Deuxième partie de l’entretien avec Hédi El Arbi, ministre de l’Equipement, et des réponses aux questions se rapportant au logement social et au partenariat Public/Privé.
WMC : Pensez-vous que les temps sont venus pour que les acteurs sociaux et la société civile arrêtent d’être frileux et osent s’intégrer dans une globalisation économique au risque d’une mainmise des opérateurs privés sur l’économie ou dans le cas contraire d’isoler la Tunisie de son contexte géoéconomique?

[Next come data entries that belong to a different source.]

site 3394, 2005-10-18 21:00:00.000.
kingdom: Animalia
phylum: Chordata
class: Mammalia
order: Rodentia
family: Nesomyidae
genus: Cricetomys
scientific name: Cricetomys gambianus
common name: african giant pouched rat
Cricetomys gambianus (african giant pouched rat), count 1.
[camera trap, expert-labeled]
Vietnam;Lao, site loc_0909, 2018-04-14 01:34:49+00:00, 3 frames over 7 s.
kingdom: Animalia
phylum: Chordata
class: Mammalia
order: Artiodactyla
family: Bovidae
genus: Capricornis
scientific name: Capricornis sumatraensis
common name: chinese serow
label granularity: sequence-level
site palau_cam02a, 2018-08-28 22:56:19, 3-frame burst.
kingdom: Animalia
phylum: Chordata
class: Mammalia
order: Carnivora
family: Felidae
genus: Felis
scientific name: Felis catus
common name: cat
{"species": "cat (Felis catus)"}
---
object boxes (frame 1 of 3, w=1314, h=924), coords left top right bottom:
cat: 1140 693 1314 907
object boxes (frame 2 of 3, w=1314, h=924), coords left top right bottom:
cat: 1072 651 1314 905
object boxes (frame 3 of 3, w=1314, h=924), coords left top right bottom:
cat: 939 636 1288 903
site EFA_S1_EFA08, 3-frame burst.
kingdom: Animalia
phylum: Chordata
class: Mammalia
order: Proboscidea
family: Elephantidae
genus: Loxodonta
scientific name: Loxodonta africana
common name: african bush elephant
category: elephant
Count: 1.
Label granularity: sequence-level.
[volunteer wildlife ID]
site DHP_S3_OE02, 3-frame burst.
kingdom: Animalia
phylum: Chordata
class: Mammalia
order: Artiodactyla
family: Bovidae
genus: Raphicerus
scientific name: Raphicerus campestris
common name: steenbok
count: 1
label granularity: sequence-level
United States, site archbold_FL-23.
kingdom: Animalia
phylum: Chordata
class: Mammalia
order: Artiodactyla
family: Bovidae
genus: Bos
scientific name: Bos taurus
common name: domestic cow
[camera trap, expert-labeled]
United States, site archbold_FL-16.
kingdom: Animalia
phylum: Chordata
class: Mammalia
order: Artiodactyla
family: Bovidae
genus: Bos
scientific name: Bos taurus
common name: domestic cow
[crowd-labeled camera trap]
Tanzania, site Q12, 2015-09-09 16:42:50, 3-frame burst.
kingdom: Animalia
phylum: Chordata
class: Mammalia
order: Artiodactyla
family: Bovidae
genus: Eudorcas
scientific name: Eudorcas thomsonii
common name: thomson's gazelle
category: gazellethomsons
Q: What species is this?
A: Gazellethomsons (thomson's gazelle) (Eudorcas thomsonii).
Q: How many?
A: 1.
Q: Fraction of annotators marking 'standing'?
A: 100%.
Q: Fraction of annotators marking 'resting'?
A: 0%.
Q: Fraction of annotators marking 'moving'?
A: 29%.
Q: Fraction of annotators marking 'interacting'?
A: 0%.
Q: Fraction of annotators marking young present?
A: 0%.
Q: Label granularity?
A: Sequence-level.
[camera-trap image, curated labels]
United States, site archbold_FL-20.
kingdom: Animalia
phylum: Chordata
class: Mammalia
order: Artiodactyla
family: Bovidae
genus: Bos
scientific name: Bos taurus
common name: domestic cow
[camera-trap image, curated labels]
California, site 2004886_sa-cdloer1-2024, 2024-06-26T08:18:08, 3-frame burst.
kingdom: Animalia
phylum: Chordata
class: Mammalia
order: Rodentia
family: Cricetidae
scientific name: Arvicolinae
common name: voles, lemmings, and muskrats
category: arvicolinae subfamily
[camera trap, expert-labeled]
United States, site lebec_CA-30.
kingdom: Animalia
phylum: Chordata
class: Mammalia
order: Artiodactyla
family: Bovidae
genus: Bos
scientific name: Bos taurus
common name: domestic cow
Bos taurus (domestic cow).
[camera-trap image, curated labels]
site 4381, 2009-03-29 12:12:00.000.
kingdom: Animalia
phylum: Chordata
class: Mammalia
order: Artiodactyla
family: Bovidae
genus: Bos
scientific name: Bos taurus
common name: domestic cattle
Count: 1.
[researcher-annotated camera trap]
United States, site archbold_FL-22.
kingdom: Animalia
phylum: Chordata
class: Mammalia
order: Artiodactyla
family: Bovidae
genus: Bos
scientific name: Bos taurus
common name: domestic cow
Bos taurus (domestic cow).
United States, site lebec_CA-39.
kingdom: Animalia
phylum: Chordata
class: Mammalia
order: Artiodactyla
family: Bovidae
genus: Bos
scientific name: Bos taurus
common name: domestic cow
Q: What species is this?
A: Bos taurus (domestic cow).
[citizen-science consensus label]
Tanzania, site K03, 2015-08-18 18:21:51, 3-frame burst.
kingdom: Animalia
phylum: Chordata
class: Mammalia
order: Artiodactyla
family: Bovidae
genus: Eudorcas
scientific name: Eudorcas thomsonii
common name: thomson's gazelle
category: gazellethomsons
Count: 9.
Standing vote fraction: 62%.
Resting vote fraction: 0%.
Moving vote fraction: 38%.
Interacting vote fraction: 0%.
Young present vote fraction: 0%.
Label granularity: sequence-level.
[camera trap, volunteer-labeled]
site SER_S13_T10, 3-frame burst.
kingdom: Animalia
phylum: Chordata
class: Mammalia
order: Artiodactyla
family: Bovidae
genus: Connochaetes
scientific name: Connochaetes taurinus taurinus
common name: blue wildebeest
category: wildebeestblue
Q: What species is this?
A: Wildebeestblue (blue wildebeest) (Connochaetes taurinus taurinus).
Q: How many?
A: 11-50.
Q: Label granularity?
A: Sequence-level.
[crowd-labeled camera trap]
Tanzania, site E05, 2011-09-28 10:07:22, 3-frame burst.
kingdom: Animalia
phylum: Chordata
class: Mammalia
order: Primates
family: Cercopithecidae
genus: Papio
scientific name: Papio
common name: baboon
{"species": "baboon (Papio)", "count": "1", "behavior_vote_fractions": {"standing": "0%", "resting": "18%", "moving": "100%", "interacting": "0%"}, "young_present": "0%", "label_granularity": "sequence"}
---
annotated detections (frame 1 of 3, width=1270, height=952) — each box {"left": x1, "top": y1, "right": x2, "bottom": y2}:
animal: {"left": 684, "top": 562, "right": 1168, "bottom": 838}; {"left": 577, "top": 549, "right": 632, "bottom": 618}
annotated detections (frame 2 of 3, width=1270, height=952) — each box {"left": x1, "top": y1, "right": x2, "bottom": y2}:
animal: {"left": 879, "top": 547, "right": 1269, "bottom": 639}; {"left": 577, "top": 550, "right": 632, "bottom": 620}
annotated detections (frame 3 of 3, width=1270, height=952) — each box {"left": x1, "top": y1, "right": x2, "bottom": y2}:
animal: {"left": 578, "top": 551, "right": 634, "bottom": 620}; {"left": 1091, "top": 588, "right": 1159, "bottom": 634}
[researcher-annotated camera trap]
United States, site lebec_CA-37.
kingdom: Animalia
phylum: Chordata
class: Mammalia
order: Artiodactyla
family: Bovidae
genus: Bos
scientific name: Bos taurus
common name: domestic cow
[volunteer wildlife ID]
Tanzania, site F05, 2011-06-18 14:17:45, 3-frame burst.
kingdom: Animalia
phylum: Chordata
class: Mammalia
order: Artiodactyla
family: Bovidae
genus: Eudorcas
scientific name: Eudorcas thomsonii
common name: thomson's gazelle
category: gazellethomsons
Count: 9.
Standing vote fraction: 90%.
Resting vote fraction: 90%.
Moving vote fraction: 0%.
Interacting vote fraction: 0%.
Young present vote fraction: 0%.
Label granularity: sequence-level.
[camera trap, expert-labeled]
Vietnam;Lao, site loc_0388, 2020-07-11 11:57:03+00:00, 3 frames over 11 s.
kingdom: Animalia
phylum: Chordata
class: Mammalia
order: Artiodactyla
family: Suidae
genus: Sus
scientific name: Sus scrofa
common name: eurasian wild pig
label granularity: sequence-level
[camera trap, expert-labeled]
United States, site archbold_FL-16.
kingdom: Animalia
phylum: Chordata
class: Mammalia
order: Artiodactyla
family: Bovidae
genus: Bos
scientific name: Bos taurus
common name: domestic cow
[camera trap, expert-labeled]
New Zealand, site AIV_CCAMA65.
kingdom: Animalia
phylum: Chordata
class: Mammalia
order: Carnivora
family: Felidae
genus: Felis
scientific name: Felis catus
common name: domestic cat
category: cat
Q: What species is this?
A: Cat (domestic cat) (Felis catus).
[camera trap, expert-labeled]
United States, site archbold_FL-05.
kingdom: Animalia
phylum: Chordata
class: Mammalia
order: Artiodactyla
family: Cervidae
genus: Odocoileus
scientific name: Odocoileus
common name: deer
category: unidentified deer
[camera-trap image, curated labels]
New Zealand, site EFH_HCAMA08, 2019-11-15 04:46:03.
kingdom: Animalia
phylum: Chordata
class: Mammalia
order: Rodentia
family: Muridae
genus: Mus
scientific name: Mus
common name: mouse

Hédi El Arbi : Je crois qu’il faut qu’on arrête d’être frileux et surtout il faut que cette obsession de perdre les sociétés publiques disparaisse. Il y en a qu’il faut garder moyennant une autonomie de gestion et la mise en place de véritables gestionnaires managers avec une liberté totale pour les faire évoluer et les faire progresser.
Pourquoi a-t-on toujours des banques purement publiques? Est-ce que c’est le cas dans tous les pays du monde? Pas du tout. Il faut avoir des banques privées, solides, professionnelles et dotées de tous les moyens pour aider les entrepreneurs tunisiens à exporter et les accompagner dans ses projets de conquête des marchés à l’international.
Pourquoi en sommes-nous là? Parce que nous avons fermé le marché. Le capital de nos banques est encore très faible pour qu’elles deviennent des forces de frappe importantes en matière d’accompagnement des grandes entreprises. Dans un marché où les banques sont encore fragmentées et atomisées, on ne peut pas prétendre à un positionnement prépondérant à l’échelle régionale ou international. Il faut construire des consortiums. C’est ainsi que l’on peut développer le tissu économique et créer de l’emploi.
La restructuration du secteur bancaire a-t-elle réussi dans d’autres pays?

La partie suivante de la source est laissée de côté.